## [EXCERPT TO READ]
Before the influences of Spain, France and Portugal arrived on the shores of Latin America. During Pre-Hispanic times, the region was dominated by indigenous tribes like the Maya, Toltecs, Aztec, Purepecha and more. The effects of colonialism have hindered new generations from learning and identifying with their ancestral roots. Efforts to deconstruct the societal constructs built by the colonial period have begun. Latinx communities in the U.S. have taken initiative by moving away from identifying with terms like Hispanic and embracing the gender-neutral term Latinx and Latine. 


Mythology & Legends 

Mythologies are usually a combination of real events, folklore, regional superstitions, and legends that create a wider—but not necessarily interconnected—system of cultural beliefs (Southern Exploration, 2019). They were essential for tribes in Latin America as they were used to make sense of the world around them. In the Incan empire, mythologies were often used to explain the mystery behind existence, provide moral guidelines, and break down their societies hierarchy to its citizens. For the Mayan tribe, many of their mythology and legends have been reconstructed through artifacts and oral storytellers such as The Defeat of the Crocodile, a creature who caused a flood in turn creating the cosmos. In Chile, legends have been used to describe how the typography in the region came to be. For example, Chilean legend has it that thousands of years ago a battle between Trentren Vilu—the god of earth—and Caicai Vilu—god of water—morphed the Chilean province during their epic confrontation. Musica Mythology actually inspired the animated movie The Road To El Dorado (2000), a legend that had its origins when Spaniards landed in Colombia and began calling the mythical tribe chief who covered himself in gold, “El Hombre Dorado.” The legend then evolved within retellings into a city, becoming the ancestral long lost golden empire.

## [DATA SECTION]
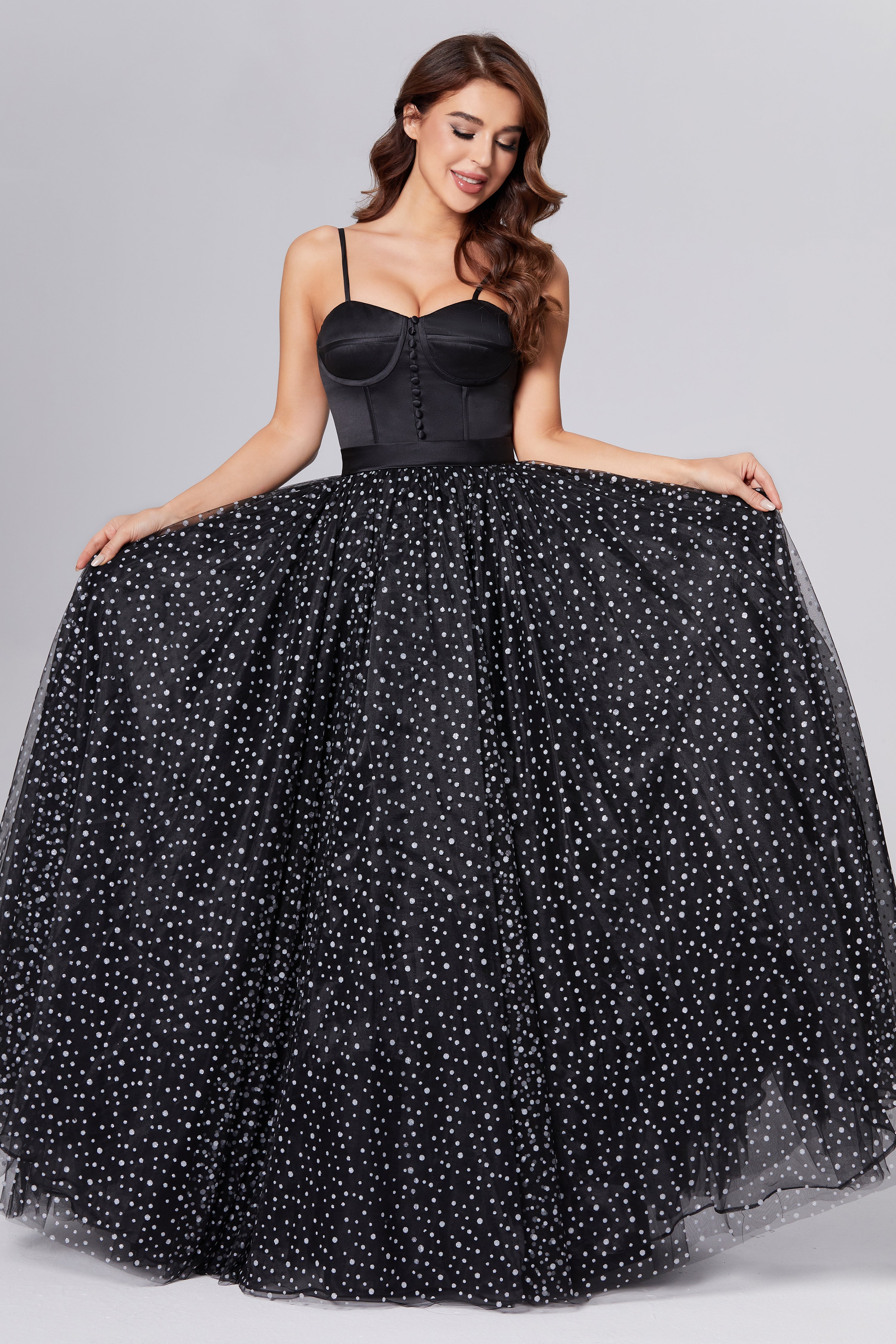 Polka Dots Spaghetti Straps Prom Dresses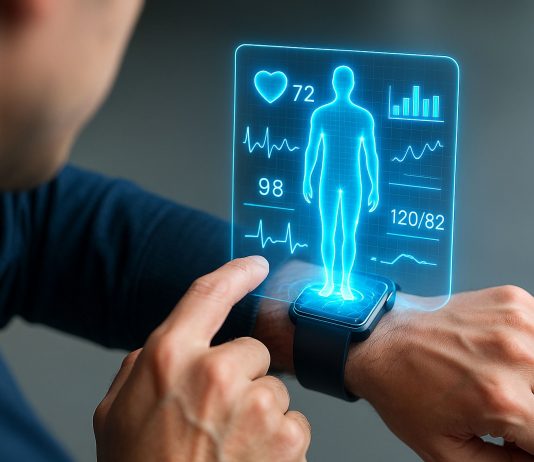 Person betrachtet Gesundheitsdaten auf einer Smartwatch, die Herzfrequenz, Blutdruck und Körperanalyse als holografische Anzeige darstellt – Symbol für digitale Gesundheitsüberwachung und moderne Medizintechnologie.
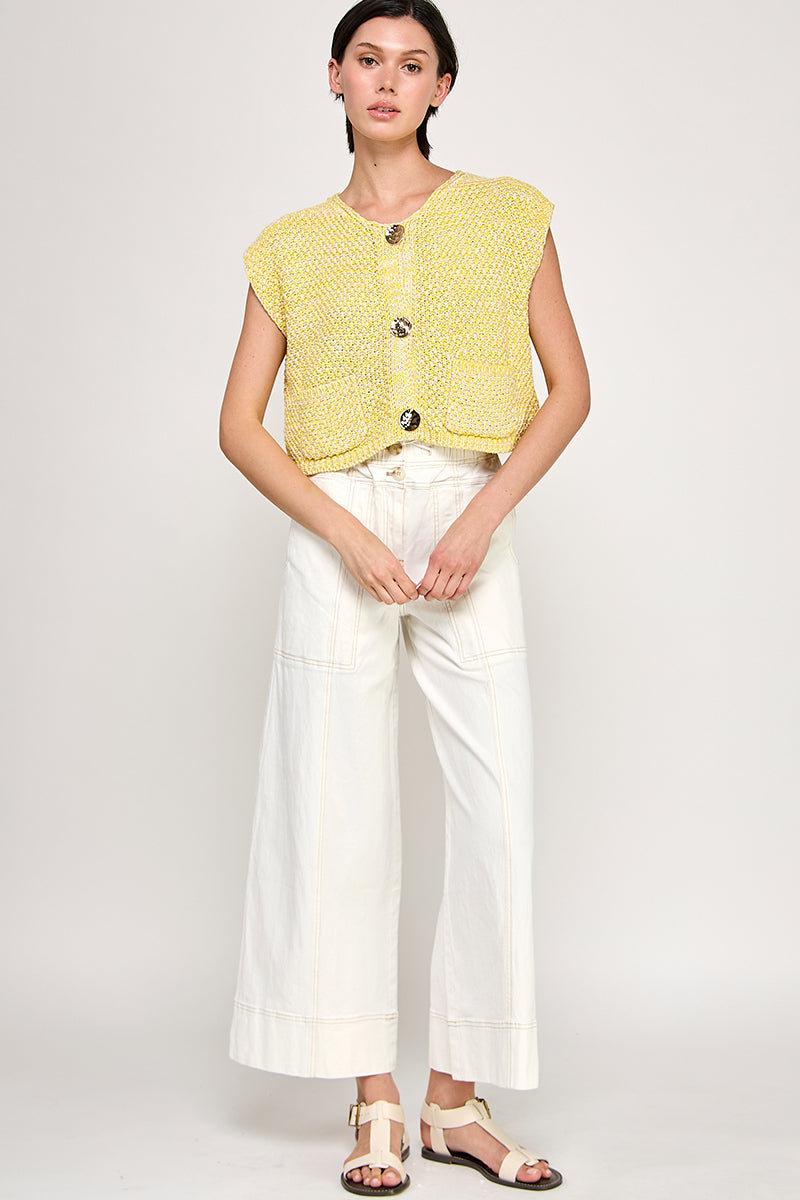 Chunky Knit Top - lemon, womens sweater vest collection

## [TASKS TO PERFORM]
1. Please output, word for word, the part of the Latin American mythology text above that opens with the words containing "Before the influences" and closes with "Latinx and Latine.".
2. According to the Latin American mythology text, which god was Trentren Vilu in Chilean legend?

## [ANSWERS TO THE PROBLEMS]
1.
Before the influences of Spain, France and Portugal arrived on the shores of Latin America. During Pre-Hispanic times, the region was dominated by indigenous tribes like the Maya, Toltecs, Aztec, Purepecha and more. The effects of colonialism have hindered new generations from learning and identifying with their ancestral roots. Efforts to deconstruct the societal constructs built by the colonial period have begun. Latinx communities in the U.S. have taken initiative by moving away from identifying with terms like Hispanic and embracing the gender-neutral term Latinx and Latine.

2. The god of earth.